## [Page text]
--- START ---

As a golf performance specialist, I give a lot of “first time working together” lessons, and most of them start the same way. I hear about all the ways the golfer is cursed and how s/he is never going to “get it” and how s/he should take up another sport. Granted, the last statement generally applies to an 18-plus handicap player, but I hear lots of negatives from better players as well.

Even though the golfers make convincing arguments for why they are cursed, I know the truth. It’s my job to help them realize the fates aren’t conspiring against them.

All golfers can play well consistently

I know this is a bold statement, but I believe this because I know that “well” does not equate to trophies and personal bests. Playing “well” equates to understanding your margin of error and learning to live within it.

With this said, I have arrived at my first point of proving why golfers are not cursed or bad golfers: They typically do not know what “good” looks like.

What does “good” look like from 150 yards out to a center pin?

Depending on your skill level, the answer can change a lot. I frequently ask golfers this same question when selecting a shot on the golf course during a coaching session and am always surprised at the response. I find that most golfers tend to either have a target that is way too vague or a target that is much too small.

The PGA Tour average proximity to the hole from 150 yards is roughly 30 feet. The reason I mention this statistic is that it gives us a frame of reference. The best players in the world are equivalent to a +4 or better handicap. With that said, a 15-handicap player hitting it to 30 feet from the pin from 150 yards out sounds like a good shot to me.

I always encourage golfers to understand the statistics from the PGA Tour not because that should be our benchmark, but because we need to realize that often our expectations are way out of line with our current skill level. I have found that golfers attempting to hold themselves to unrealistic standards tend to perform worse due to the constant feeling of “failing” they create when they do not hit every fairway and green.

Jim Furyk, while playing a limited PGA Tour schedule, was the most accurate driver of the golf ball during the 2020 season on the PGA Tour hitting 73.96 percent of his fairways (roughly 10/14 per round) and ranked T-136 in Strokes Gained: Off-The-Tee. Bryson Dechambeau hit the fairway 58.45 percent (roughly 8/14 per round) of the time and ranked first in Strokes Gained: Off-The-Tee.

--- END ---

## [Problem to work on]
Copy the stretch of the golf coaching text from "With this said, I" through "shot to me.", swapping "30 feet" for "20 feet".

## [Excerpted data]
--- START ---

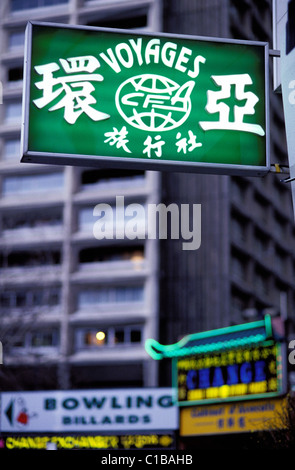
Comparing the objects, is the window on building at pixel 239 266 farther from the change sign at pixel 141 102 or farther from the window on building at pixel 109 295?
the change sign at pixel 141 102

--- END ---
--- START ---

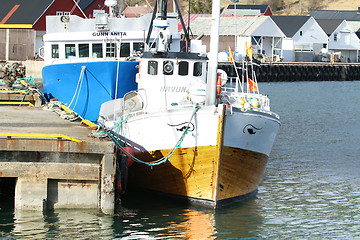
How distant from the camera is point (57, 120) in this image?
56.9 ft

--- END ---

## [Output]
With this said, I have arrived at my first point of proving why golfers are not cursed or bad golfers: They typically do not know what “good” looks like.

What does “good” look like from 150 yards out to a center pin?

Depending on your skill level, the answer can change a lot. I frequently ask golfers this same question when selecting a shot on the golf course during a coaching session and am always surprised at the response. I find that most golfers tend to either have a target that is way too vague or a target that is much too small.

The PGA Tour average proximity to the hole from 150 yards is roughly 20 feet. The reason I mention this statistic is that it gives us a frame of reference. The best players in the world are equivalent to a +4 or better handicap. With that said, a 15-handicap player hitting it to 20 feet from the pin from 150 yards out sounds like a good shot to me.